The human digestive tract, while living, measures approximately 20 feet long. Your mouth is the entrance, and your anus is the main exit. When you swallow foods or beverages, you also swallow air, which contains oxygen and nitrogen. Carbonated sodas contain carbon dioxide, which might cause belching, flatulence or indigestion. Sodas also contain water and caffeine, which is extracted through digestion.
Your mouth houses salivary glands that produce saliva when you eat or drink. Saliva promotes swallowing and contains an enzyme called amylase, which initiates the process of digestion by converting starches in a food or beverage into simple sugars. It helps wash contents down the throat. You might voluntarily initiate a gulp of soda but once it begins, it becomes involuntary and is controlled by the glossopharyngeal, vagus and hypoglossal nerves.

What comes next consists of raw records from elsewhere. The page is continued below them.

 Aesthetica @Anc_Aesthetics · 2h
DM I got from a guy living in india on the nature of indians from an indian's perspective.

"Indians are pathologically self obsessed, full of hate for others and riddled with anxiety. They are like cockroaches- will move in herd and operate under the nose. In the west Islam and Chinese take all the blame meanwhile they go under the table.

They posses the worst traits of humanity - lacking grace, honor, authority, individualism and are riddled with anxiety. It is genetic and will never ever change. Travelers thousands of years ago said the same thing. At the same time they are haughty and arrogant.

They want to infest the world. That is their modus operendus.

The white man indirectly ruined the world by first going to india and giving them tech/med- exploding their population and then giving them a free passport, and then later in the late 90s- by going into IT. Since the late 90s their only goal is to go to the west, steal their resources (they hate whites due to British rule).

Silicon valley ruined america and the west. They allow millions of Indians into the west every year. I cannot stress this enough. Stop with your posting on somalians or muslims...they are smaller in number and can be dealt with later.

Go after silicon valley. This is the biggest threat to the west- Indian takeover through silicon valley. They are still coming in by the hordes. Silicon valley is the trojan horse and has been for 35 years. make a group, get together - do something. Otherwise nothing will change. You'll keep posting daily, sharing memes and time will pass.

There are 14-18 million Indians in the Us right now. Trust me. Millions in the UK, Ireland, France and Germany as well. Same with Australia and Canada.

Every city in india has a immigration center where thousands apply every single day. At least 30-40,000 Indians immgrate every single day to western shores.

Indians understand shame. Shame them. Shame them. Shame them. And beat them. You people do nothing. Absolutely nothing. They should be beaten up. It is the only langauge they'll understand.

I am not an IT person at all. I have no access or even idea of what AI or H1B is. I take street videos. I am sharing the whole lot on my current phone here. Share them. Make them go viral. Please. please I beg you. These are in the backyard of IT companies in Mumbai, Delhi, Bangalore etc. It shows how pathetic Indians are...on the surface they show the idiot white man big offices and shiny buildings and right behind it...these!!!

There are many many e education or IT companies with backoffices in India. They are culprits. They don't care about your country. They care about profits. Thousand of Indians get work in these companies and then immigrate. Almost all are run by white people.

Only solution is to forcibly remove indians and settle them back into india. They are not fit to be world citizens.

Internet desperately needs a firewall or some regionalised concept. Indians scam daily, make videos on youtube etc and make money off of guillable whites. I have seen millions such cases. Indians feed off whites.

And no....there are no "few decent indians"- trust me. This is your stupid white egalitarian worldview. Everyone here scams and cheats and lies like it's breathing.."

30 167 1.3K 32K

Because a carbonated soda is a liquid, it easily passes down the esophagus, which links the throat and stomach. The National Digestive Diseases Information Clearinghouse reports that a “ring-like muscle” called the lower esophageal sphincter sits at the junction of the esophagus and stomach. When you swallow a gulp of soda, this muscle relaxes and opens to allow its entrance into the stomach.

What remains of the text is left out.